Meeting addresses mortality crises

Meeting addresses mortality crises (UN Photo/Milton Grant)

On 14-15 November, experts gathered to address the mortality crises associated with violence, natural disasters, famine and the growing burden of non-communicable diseases (NCDs). The main objective of the meeting was to review the state of the art in regard to evidence and understanding of crises that cause significant rises in mortality and to discuss how current knowledge on this issue could inform the preparation of mortality estimates.

Organized by the Population Division of UN DESA, the theme of the meeting was “Mortality Crises: Conflicts, Violence, Famine, Natural Disasters, and the Growing Burden of Non-communicable Diseases”. It brought together scholars from, among others, Columbia University’s Mailman School of Public Health, the Harvard School of Public Health, the London School of Hygiene and Tropical Medicine, the London School of Economics, John Hopkins University, the International Rescue Committee, the United States Centers for Disease Control and Prevention, and the World Health Organization.

Challenges in collecting reliable data from areas in conflict and measuring mortality were addressed by  Prof. Greenough of the Harvard School of Public Health. Prof. Roberts of Columbia University focused on mortality caused by the conflict in Iraq. Mr. Brunborg from Statistics Norway presented the work carried out by statisticians working for the International Criminal Tribunal for the Former Yugoslavia to buttress the case of the prosecutors in proving the commission of genocide. Prof. Dyson of the London School of Economics talked about the effects of famines and underscored that they not only had an effect on mortality but were also related to major drops in the number of births.

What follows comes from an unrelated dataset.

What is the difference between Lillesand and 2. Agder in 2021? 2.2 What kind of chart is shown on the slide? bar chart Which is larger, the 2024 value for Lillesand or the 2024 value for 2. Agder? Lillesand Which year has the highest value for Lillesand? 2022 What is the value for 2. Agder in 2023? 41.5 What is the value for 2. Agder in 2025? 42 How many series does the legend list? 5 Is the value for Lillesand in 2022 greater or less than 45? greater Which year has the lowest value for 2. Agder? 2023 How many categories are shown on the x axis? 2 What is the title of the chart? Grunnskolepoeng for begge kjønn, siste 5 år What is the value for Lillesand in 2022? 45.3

Mr. Mathers of WHO presented a review of the approaches that WHO follows in integrating estimates of excess mortality associated with different crises into their overall mortality estimates. Mr. Pedersen, Research Director of FAFO, Norway, discussed the strengths and limitations of the methods presented.

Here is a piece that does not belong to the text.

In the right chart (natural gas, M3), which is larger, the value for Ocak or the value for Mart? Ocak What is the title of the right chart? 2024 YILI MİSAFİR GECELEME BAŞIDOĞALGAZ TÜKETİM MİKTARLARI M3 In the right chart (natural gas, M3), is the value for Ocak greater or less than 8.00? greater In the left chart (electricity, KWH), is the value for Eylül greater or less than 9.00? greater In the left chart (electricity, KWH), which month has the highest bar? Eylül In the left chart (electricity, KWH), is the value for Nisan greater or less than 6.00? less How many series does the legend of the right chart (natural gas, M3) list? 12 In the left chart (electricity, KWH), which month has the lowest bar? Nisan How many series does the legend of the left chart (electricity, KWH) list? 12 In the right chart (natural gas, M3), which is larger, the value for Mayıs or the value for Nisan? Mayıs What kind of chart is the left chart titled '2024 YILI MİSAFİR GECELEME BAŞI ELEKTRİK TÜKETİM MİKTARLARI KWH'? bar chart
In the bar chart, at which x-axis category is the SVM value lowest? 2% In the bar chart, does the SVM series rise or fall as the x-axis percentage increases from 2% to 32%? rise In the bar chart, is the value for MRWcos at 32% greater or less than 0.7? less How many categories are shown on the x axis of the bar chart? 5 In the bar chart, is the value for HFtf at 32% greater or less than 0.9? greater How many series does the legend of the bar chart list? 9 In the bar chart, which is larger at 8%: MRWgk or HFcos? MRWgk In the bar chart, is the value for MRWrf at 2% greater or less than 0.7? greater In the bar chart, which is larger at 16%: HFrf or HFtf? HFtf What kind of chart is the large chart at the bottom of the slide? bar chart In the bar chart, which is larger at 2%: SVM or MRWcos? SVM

The presentations were followed by a brainstorming session focusing on methodological issues whose purpose was to identify best practices and discuss whether the use of a harmonized approach was possible when the types of crises were so varied, their impact differed markedly not only between countries but also within national populations, and the nature and quality of the data available were also so different.

The major outcome of the brainstorming session was that more work was needed to assess the strengths of the approaches presented and reduce their limitations. A harmonized approach was not yet a possibility.

The meeting also focused on trends in mortality from non-communicable diseases and of the major risk factors associated with non-communicable diseases. Mr. Mathers presented the estimates currently available on trends in the major non-communicable diseases and the methodology used to assess attributable risk to the different causes of death.

There were separate presentations on the  impact of cigarette smoking on mortality trends and differentials by sex in developed countries; on the effects of body weight on survivorship, and on the impact of alcohol use. Special presentations on increasing body weight and its impact on disease prevalence in China and on the different countries of Latin America and the Caribbean followed.

A major finding was that the prevalence of cigarette smoking explains the relatively slow increase in life expectancy that has prevailed in the United States in relation to other European countries and that increases in cigarette smoking among women in the United States explain the declining differences between male and female life expectancy at age 50.

The prevalence of tobacco use is also the major cause of the differences in mortality trends by sex after age 50 among European countries. In the United States, the recent success in reducing cigarette smoking is expected to improve the survival chances of people over age 50 in the next few decades.

With respect to body weight, the data presented showed that obesity was associated with higher prevalence of non-communicable disease, especially diabetes. The evidence also showed that higher mortality was associated with underweight. The lowest levels of risk of disease and death were found among the overweight, that is, the category of people with a body mass index in the category just above that considered normal.

These findings imply that there is more uncertainty about the effect that the increasing levels of body mass in developing countries may have on future mortality than there is in ascertaining the detrimental effect on survival of the increasing proportions of people in middle income countries who smoke.